Trying to break the ice between us, I asked if he was enjoying the food. He just wiggled his head. So I tried talking about the weather and if he thought it would rain later. This time, his shoulder moved to indicate he did not know or did not care. I couldn’t talk about rock bands or horror movies that teenagers hold near their hearts: I’m a classical music fan and I’m much more into Spanish cinema! I was loosing my hope when Leighton finally arrived home.
He apologized – again – for letting work interfere in our family schedule and sat with us for eating. He did said family – for my most joy. I understood his word’s choice as an sign of how strong our commitment were and it gave me courage to post the questions that have been bothering me since the evening’s beginning: Where was Yumi? Wasn’t I supposed to meet the family for a formal wedding proposal?
Sam stood abruptly. He left the room without saying a word – still. Leighton, then, explained Yumi had passed away on Monday’s afternoon. He didn’t have time to warn me since he was himself mourning and also had the whole match preparation going on. I was desolate. I wished I had met her! I offered Leighton my condolences but I also rebuked him: he should have found the time to call me, warn me about such sad news. I would help him with the funeral ceremony and we would have reschedule the dinner for another time.

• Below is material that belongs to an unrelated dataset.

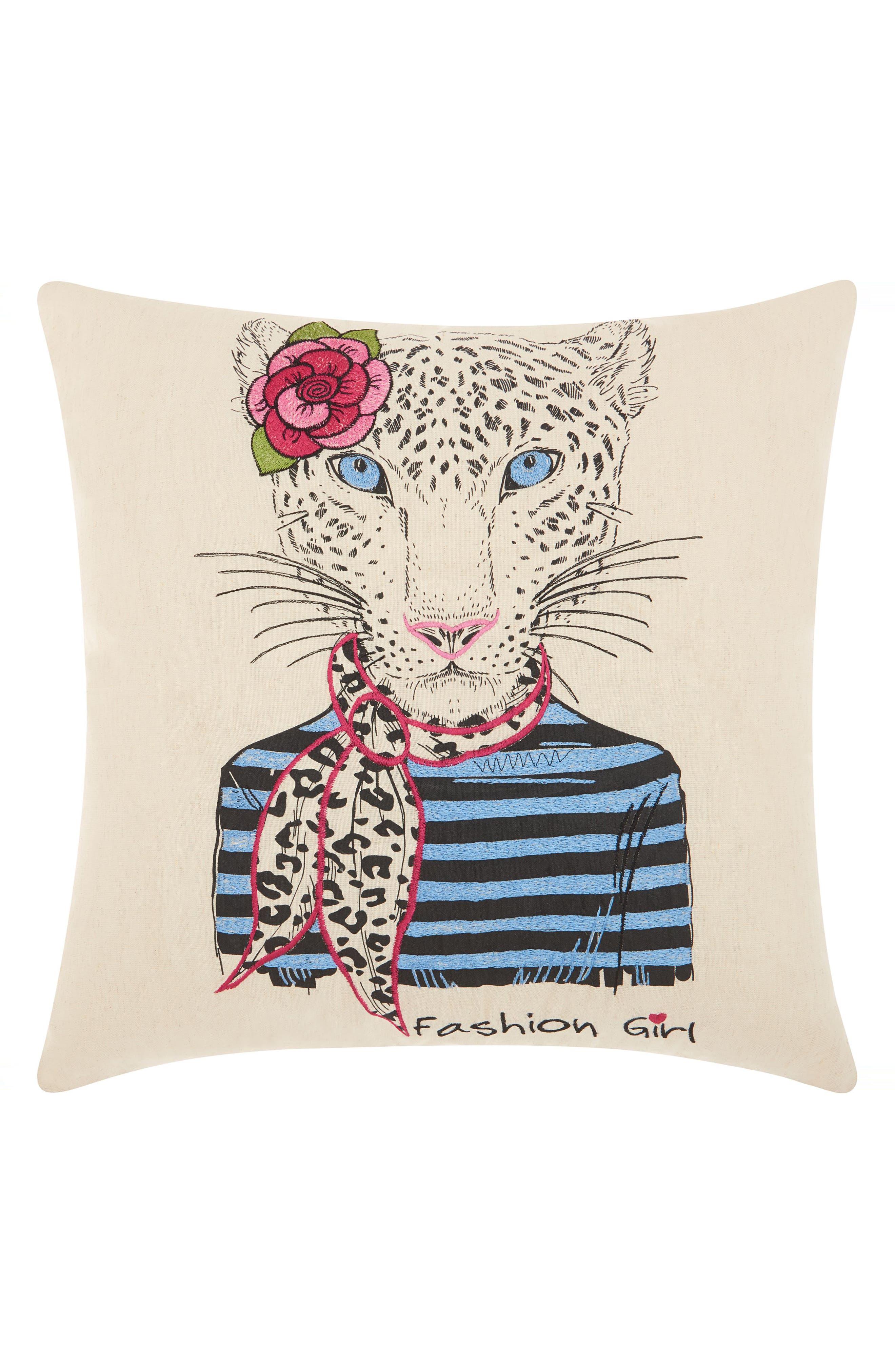 Snow Leopard Scarf Accent Pillow,                             Main thumbnail 1, color,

He said everything was OK. He missed his mother, but she was very old and it was time for her to rest and join her friends in the after life. Her duty had already been fulfilled since the Sekemoto’s family was all grown up and was just about to begin a new dynasty. He insisted we married soon, but we both agreed it would be better due the circumstances to have a private wedding.

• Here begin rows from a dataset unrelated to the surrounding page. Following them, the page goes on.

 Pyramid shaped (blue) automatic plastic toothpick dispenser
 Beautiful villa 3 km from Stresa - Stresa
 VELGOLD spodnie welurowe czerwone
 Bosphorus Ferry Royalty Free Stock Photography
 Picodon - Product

I tried to ask about Sam… the poor kid seemed lost, and now I did understand why. Leighton said he would be OK and that after the wedding we should discuss whether he was moving in to my house or I was moving in to his. This statement shocked me; I had been working so hard to build my dream house… I wasn’t sure if I would like to leave everything away and move to his place. The house was sure nice – but far too near the city center for my taste. But before I could discuss my worries with him, Sam showed up again and said it was too late for guests to stay.
I kissed Leighton goodbye and left, holding myself not to slap his brother. OK, the boy was a teenager and had just lost his grandmother. But he could be more subtle and polite, couldn’t he? I was going to be his sister-in-law soon – and he might have even to live with us for a while. At least, until he finished high school and left to lead his life the way he wanted. Oh Gosh, for sure the night hadn’t gone the way I anticipated… What have I done wrong to face so many difficulties before conquering my state and my dynasty tradition?